How Android beat iOS in 2014, and vice versa

There’s no way to declare a winner between Android and iOS. They may be competitors, but Google and Apple have very different strategies for their mobile platforms. A lot happened in 2014, and on the last day of the year, it’s time to take a closer look. The Android-iOS duopoly went uncontested, but which of the two won?
Shipments and market share
In terms of market share, Android has been winning for many years now in smartphones, while for tablets that trend is more recent. The latest quarterly shipments show the story hasn’t changed. We don’t have Q4 2014 data yet, but we can look at the other three quarters in the year.
For smartphones, IDC numbers are as follows: Android at 81.1 percent and iOS at 15.2 percent in Q1, Android at 84.7 percent and iOS at 11.7 percent in Q2, Android at 84.4 percent and iOS at 11.7 percent in Q3.

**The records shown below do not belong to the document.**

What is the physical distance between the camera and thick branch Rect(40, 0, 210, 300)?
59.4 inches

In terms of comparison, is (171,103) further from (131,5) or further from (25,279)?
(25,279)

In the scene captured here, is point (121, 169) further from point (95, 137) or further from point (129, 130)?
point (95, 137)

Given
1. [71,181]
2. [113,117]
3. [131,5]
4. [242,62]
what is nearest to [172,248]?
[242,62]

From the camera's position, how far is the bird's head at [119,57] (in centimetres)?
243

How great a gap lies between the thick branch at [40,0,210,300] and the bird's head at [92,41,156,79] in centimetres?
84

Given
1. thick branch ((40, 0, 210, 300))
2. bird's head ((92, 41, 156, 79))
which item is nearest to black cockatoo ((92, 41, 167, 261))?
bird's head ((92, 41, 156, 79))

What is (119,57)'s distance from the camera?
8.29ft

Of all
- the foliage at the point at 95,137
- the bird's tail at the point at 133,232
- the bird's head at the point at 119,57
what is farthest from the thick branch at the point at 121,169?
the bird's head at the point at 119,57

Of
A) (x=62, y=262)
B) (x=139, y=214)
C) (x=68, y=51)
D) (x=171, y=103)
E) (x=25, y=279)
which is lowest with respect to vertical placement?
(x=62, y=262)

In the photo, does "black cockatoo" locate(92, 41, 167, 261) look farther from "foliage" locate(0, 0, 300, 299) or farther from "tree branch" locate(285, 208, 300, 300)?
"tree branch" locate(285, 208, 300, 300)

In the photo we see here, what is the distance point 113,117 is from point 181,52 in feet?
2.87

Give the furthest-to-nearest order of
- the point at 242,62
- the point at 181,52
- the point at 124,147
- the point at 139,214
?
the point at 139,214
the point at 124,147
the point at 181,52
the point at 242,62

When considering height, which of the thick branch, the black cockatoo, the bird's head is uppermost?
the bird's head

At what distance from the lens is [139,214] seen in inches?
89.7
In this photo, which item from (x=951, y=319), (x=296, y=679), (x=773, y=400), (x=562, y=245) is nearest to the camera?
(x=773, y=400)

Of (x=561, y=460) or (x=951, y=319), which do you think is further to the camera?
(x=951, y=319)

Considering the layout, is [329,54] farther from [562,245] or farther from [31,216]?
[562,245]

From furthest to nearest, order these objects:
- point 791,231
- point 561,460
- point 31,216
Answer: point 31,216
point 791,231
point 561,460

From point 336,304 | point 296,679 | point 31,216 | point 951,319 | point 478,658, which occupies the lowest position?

IDC doesn’t break down tablet shipments by operating system (only by manufacturer), but last month it did release an estimate for the year based on the data it has so far: IDC expects Android to be first with 67.7 percent of the year’s tablet shipments and iOS second with 27.5 percent. This is quite the gap if you remember it was only in 2013 that Android beat iOS for the first time in the tablet market.
Again, we don’t yet have Q4 2014 data yet, but the last three quarters tell the same story as in previous quarters: Apple has a very strong hold on the enterprise, leaving Google in distant second.
In terms of total apps, Google Play has been growing faster than Apple’s App Store. It was last year that Google Play passed 1 million apps (in July 2013), just a month after Apple announced its App Store had passed 900,000 apps (in June 2013).
This year, both stores are around the 1.3 million app mark. Apple’s number is official as of September 2014, while estimates say that Google passed the same figure sometime earlier. Without anything official from Google (unofficial estimates put it closer to 1.5 million), it’s difficult to say which store is bigger at the end of the year. 
In most areas, Google is already beating Apple, or at least catching up to it. Yet Apple still has a stranglehold in specific areas, ones that aren’t easy to break, including the enterprise as well as the hearts of independent developers and startups.